* Exercise material

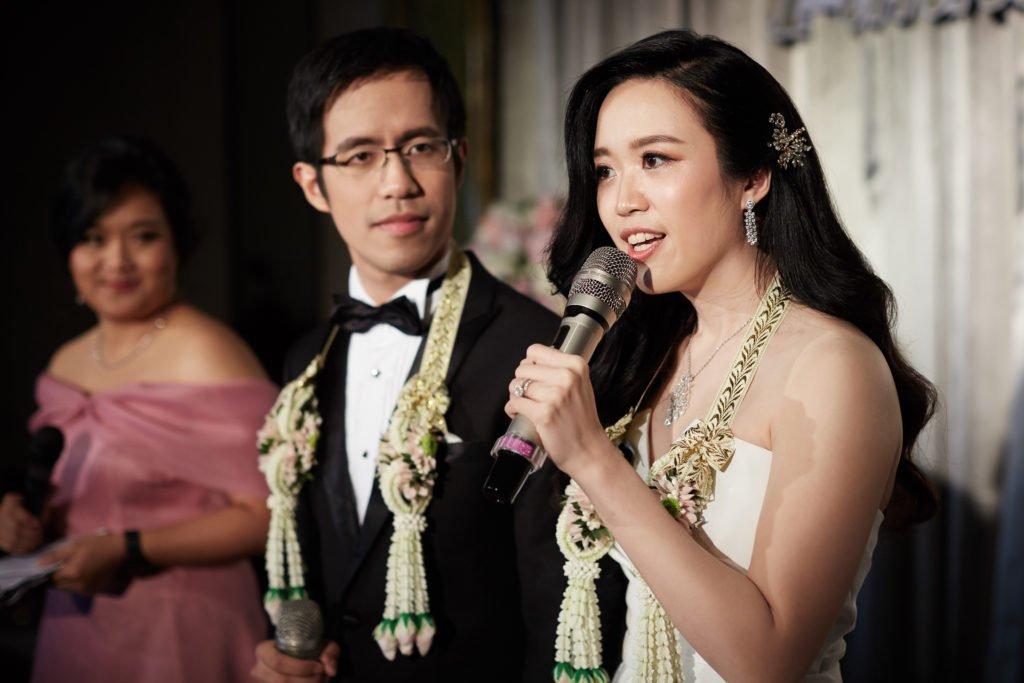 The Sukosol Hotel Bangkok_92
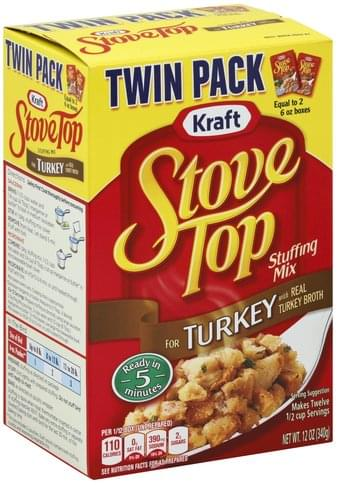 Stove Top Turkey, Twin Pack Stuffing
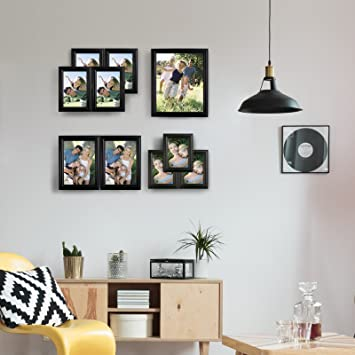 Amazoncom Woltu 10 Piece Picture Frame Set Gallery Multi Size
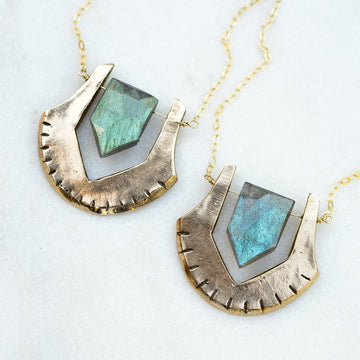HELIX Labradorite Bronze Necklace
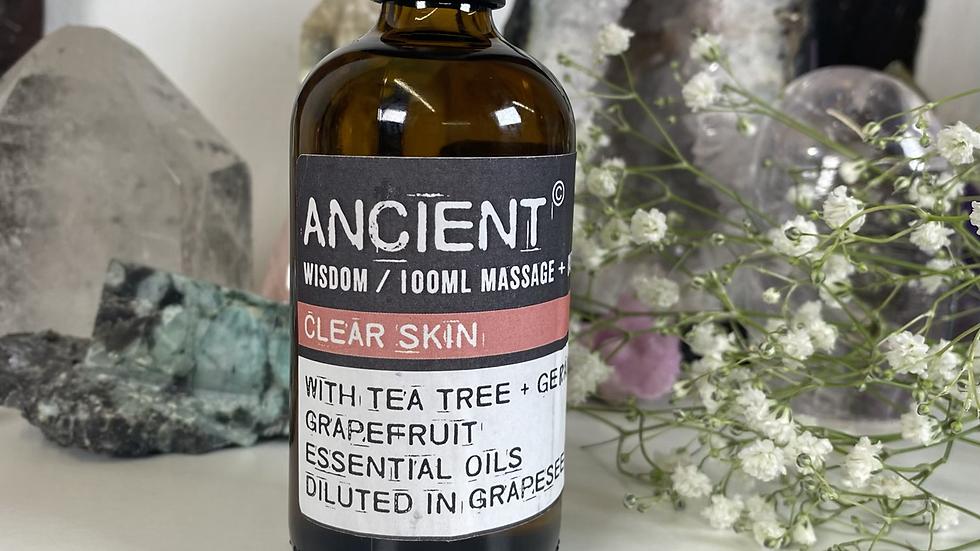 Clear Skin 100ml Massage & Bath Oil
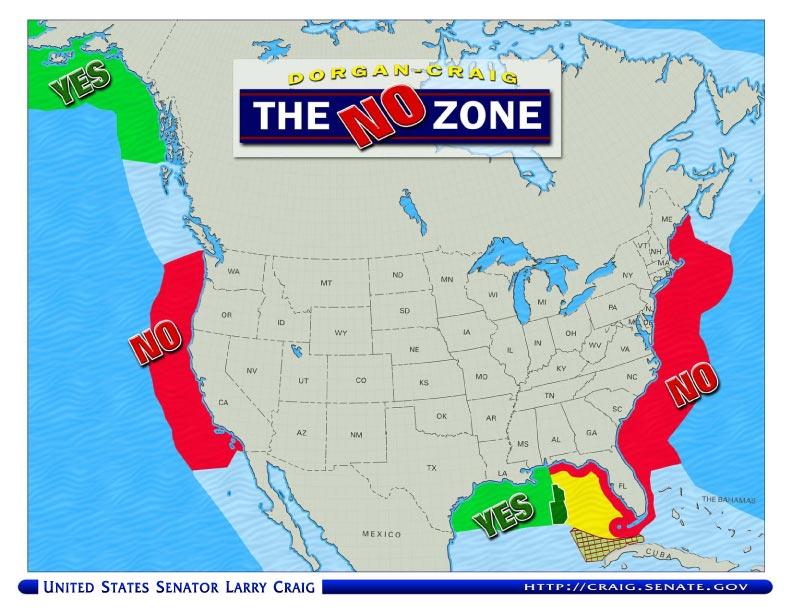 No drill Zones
--
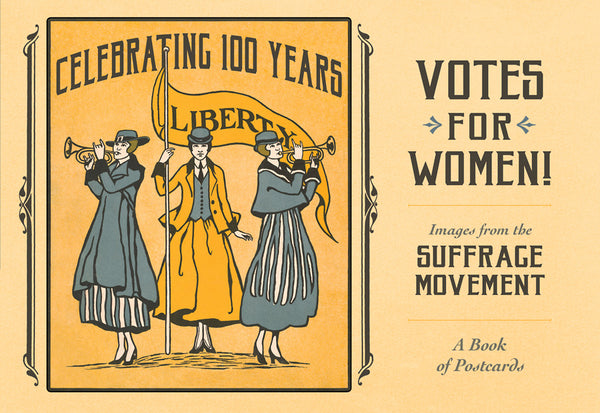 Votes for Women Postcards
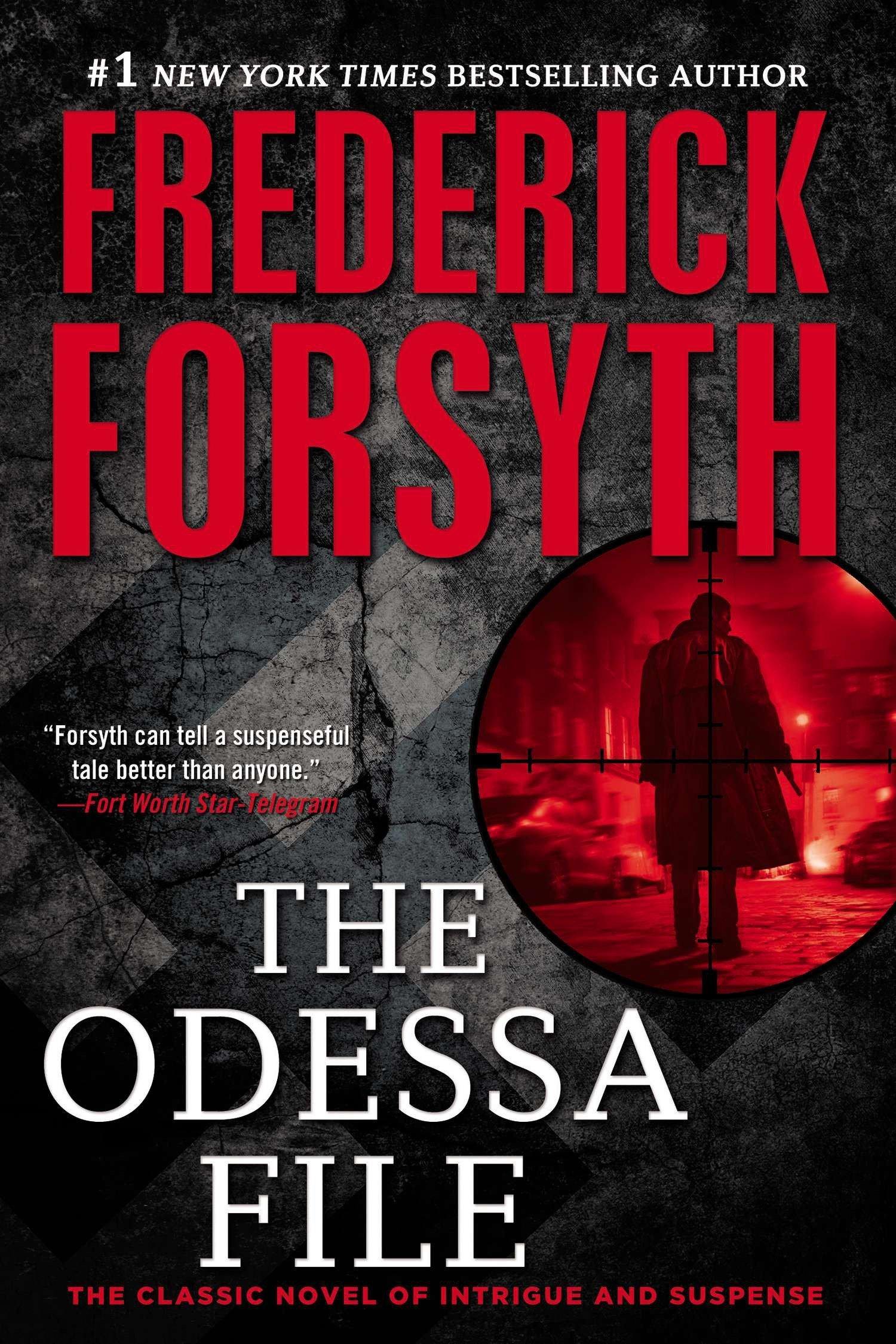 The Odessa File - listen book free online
* * *
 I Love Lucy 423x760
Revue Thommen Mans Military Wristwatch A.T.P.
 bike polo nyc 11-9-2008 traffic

* Try it
The answer is the lines above from the one with "Clear Skin 100ml Massage & Bath Oil" to the one with "No drill Zones", set down exactly, with no pictures.

* Your solution
 Clear Skin 100ml Massage & Bath Oil
 No drill Zones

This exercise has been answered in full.